§ **Task brief**
According to the Humarock passage, which storm breached the strip of beach that connected Third Cliff to Fourth Cliff?

§ **Source passage**
((

The common perception that Humarock is an island is supported by the fact that the place is accessed by boat or by crossing bridges that span the South River. However, Humarock is clearly a very long, slender peninsula rather than an island as can be seen on aerial images of the area.

To reach Humarock over land one would have to walk through a large dune or Rexhame Beach.

==The separation==
The coast of Scituate is marked by four distinct bluffs, running from First Cliff on the northern end of the town's coast down to Fourth Cliff in the southern end. Prior to the Portland Gale, Humarock was connected to the Scituate mainland at Third Cliff. The North River flowed south between Fourth Cliff and Marshfield, joined the South River, and entered Massachusetts Bay two kilometers to the south of the current opening.

A thin strip of beach which connected Third Cliff to Fourth Cliff was breached by the storm surge of the Portland Gale of 1898, separating Humarock from the rest of Scituate. Eventually the old inlet silted in, forcing the South River to flow north between Marshfield and Fourth Cliff where it now joins the North River to enter the ocean.

Although Humarock is now connected by land to the Rexhame section of Marshfield, there are no roads across the old inlet. As a result, Fourth Cliff and the rest of the Humarock part of Scituate are only accessible via the Marshfield Avenue and Julian Street bridges from Marshfield.

The change in course of the North River also increased the salinity of the large marsh in the area surrounding the current outlet, resulting in the loss of the valuable salt haying business.

==Etymology==
The name "Humarock" is often said to come from the Wampanoag language and have had a meaning like "seashell place" or "rock carving." However, this etymology can be traced back to Edward Rowe Snow, a Marshfield writer better-known for his imagination than his attention to historical accuracy.

The common belief that the name is a corruption of "Humming Rocks" (referring to the crash of the surf) does not seem implausible, but historical records suggest that the origin of the name lies in the word "hummock" i.e. a hill near a marsh. As early as 1732 town records refer to the Fourth Cliff area as "Humock Flatt" or "Hummock Flats" and other variants. The record of a shipwreck by this spot in 1847 is noted as off "Hummock Beach." The Scituate town map of 1879 labels the peninsula south of Fourth Cliff as "Shore Hummock".

The shoreline of Humarock is characterized by the presence of innumerable roughly fist-sized, smooth, flattened rocks and these were even more prevalent before the Blizzard of '78. The name "Hummock Rock-beach" became "Humarock Beach" and finally "Humarock".

))

§ **Material shown**
((

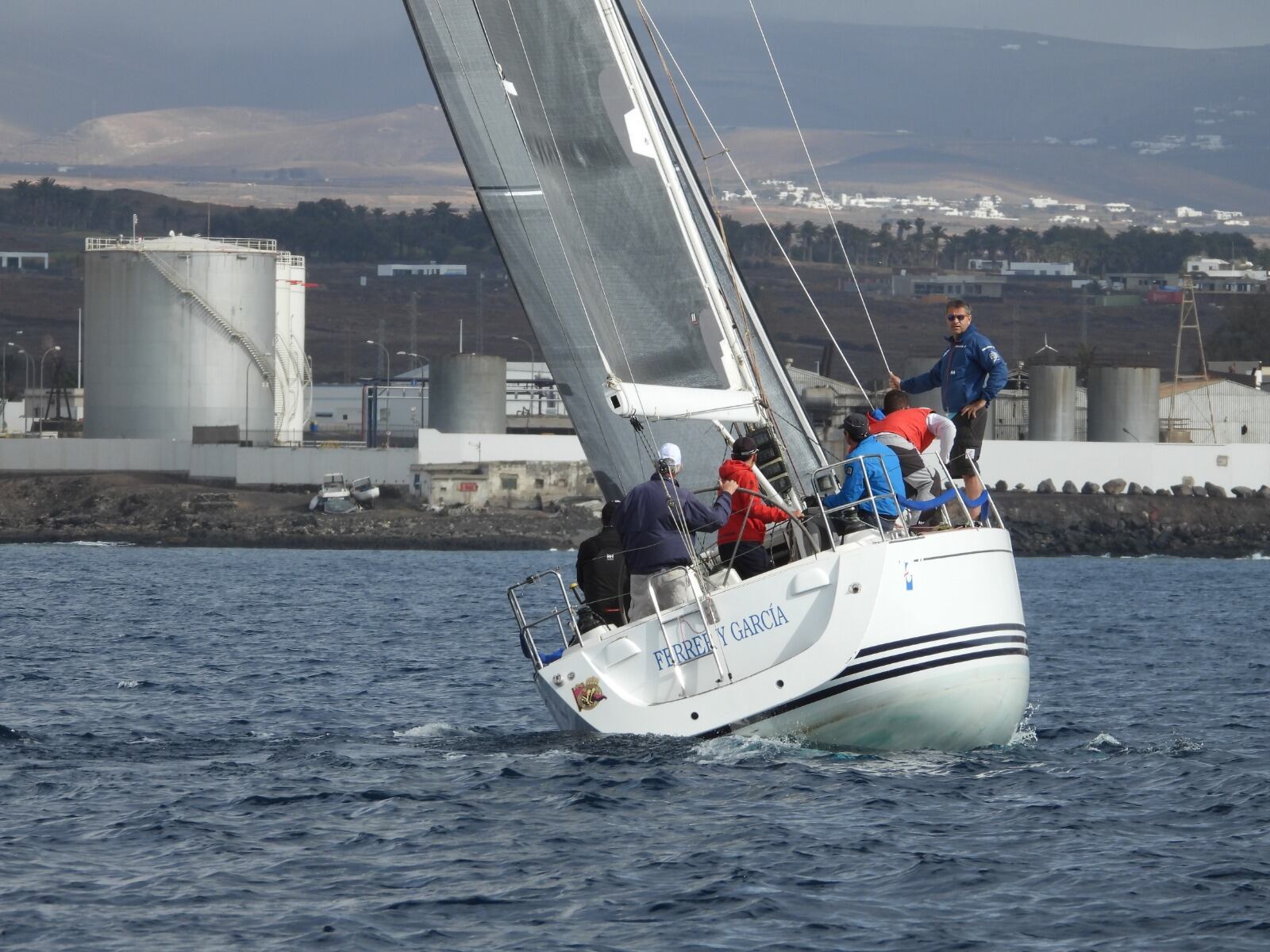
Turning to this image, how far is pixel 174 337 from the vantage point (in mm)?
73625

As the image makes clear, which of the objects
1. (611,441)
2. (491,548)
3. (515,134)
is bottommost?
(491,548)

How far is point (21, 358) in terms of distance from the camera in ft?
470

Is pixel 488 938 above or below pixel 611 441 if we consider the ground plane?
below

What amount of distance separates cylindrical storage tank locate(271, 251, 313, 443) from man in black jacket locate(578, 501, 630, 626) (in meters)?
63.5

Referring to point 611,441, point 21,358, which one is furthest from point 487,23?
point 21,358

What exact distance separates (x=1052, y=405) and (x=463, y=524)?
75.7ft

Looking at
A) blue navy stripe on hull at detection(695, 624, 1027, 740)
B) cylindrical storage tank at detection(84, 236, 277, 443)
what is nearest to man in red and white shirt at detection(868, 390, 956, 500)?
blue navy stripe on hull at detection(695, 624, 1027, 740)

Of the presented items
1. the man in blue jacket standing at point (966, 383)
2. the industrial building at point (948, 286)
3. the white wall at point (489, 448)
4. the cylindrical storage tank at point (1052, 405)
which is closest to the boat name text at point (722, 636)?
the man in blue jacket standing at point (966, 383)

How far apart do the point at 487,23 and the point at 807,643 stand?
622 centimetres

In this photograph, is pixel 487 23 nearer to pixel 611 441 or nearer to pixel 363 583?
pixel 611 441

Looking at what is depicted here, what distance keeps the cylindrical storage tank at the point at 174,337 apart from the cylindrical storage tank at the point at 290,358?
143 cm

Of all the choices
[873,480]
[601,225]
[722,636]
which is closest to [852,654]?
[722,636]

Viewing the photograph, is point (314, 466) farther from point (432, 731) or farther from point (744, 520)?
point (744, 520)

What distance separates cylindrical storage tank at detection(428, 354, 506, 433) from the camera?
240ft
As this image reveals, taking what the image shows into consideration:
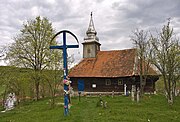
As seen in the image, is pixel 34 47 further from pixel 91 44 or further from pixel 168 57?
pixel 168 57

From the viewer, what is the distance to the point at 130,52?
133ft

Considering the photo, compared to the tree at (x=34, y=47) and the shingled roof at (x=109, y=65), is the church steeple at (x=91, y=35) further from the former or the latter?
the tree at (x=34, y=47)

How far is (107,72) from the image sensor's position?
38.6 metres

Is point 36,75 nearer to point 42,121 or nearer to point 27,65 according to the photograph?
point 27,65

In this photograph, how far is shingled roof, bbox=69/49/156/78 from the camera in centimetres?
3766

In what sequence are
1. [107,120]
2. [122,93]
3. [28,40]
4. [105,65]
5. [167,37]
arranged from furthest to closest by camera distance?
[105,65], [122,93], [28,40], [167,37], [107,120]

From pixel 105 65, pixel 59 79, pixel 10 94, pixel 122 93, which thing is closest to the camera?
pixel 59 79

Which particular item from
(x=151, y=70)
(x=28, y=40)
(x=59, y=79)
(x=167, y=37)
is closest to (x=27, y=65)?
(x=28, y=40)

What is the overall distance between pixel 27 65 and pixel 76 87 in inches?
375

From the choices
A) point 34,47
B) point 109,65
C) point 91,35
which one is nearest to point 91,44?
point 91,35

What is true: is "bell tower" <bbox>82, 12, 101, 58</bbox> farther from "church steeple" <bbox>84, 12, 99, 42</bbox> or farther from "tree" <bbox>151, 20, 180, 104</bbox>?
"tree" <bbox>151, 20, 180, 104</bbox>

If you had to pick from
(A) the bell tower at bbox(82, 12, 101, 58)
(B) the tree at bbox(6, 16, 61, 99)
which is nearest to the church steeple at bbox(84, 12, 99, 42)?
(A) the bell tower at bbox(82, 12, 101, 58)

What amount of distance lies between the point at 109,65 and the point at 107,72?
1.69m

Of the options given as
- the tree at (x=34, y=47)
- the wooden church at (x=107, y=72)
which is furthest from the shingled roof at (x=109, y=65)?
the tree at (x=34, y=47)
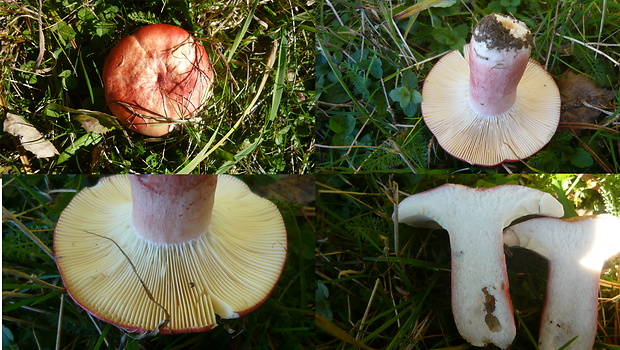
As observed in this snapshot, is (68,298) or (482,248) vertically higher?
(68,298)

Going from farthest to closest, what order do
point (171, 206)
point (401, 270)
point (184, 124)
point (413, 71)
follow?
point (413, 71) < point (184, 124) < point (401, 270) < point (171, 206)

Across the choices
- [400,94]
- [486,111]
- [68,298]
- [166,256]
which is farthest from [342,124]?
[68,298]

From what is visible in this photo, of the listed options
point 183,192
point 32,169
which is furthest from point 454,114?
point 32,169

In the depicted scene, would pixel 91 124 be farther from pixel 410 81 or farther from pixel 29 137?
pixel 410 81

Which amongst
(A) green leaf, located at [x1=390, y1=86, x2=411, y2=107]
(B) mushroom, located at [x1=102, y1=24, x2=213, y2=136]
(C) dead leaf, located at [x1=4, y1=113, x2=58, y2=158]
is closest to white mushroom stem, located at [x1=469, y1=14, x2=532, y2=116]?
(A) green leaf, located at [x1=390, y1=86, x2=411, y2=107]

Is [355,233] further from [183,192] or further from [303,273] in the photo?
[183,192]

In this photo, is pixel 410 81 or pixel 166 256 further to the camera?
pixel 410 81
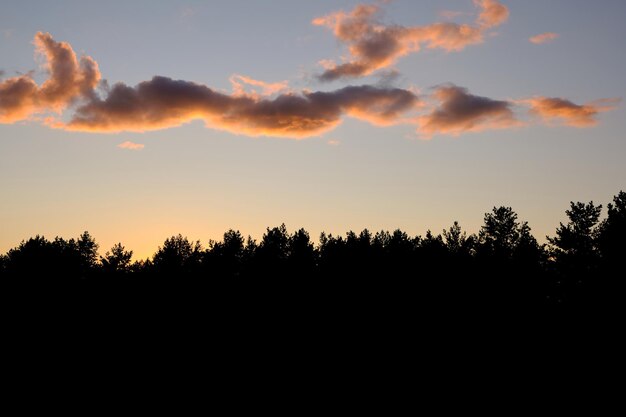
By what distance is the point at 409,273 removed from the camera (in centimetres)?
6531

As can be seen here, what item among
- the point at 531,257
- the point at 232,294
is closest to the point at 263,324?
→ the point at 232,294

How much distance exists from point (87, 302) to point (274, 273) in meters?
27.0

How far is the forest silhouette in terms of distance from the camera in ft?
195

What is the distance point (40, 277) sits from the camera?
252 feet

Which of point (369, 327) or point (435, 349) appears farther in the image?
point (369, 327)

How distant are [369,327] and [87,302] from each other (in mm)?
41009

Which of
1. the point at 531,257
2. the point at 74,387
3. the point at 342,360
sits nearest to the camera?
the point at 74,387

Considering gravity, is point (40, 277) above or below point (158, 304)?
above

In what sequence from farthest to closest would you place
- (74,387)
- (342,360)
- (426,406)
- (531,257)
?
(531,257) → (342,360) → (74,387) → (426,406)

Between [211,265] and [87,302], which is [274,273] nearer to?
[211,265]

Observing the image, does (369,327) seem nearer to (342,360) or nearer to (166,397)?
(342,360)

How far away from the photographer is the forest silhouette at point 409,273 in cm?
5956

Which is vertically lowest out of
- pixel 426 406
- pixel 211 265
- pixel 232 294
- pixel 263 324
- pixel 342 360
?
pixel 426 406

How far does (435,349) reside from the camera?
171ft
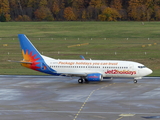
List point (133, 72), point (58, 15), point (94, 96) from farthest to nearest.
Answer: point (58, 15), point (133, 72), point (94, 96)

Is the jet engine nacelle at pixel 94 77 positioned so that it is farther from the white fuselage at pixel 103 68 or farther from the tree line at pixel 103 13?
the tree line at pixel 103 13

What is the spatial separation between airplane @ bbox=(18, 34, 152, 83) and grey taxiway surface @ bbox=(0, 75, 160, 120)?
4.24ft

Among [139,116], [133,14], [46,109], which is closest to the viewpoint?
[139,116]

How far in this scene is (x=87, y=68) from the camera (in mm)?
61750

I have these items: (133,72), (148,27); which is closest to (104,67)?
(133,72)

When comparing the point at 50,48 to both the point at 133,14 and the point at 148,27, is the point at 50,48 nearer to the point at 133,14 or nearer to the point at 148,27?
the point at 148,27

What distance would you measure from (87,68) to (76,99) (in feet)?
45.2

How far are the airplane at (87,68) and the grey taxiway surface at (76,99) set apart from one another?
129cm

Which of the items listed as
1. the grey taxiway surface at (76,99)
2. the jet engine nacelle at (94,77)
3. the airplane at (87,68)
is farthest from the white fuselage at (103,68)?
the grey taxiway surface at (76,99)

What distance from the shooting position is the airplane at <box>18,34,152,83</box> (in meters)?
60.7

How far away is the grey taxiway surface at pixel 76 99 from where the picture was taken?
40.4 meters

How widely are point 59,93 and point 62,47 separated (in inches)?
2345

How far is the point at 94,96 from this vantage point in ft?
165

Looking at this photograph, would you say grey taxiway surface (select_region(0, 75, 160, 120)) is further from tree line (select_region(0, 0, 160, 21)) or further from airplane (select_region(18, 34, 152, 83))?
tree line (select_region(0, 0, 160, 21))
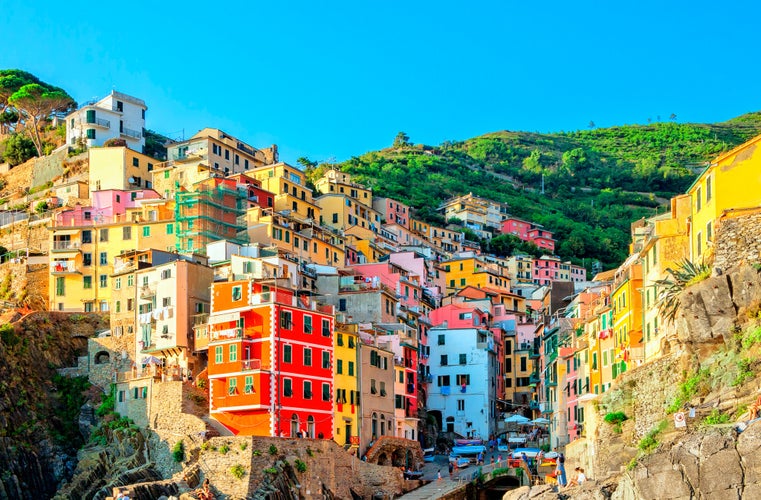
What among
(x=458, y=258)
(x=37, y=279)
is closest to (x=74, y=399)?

))

§ **Exercise answer**
The Portland Gale of 1898.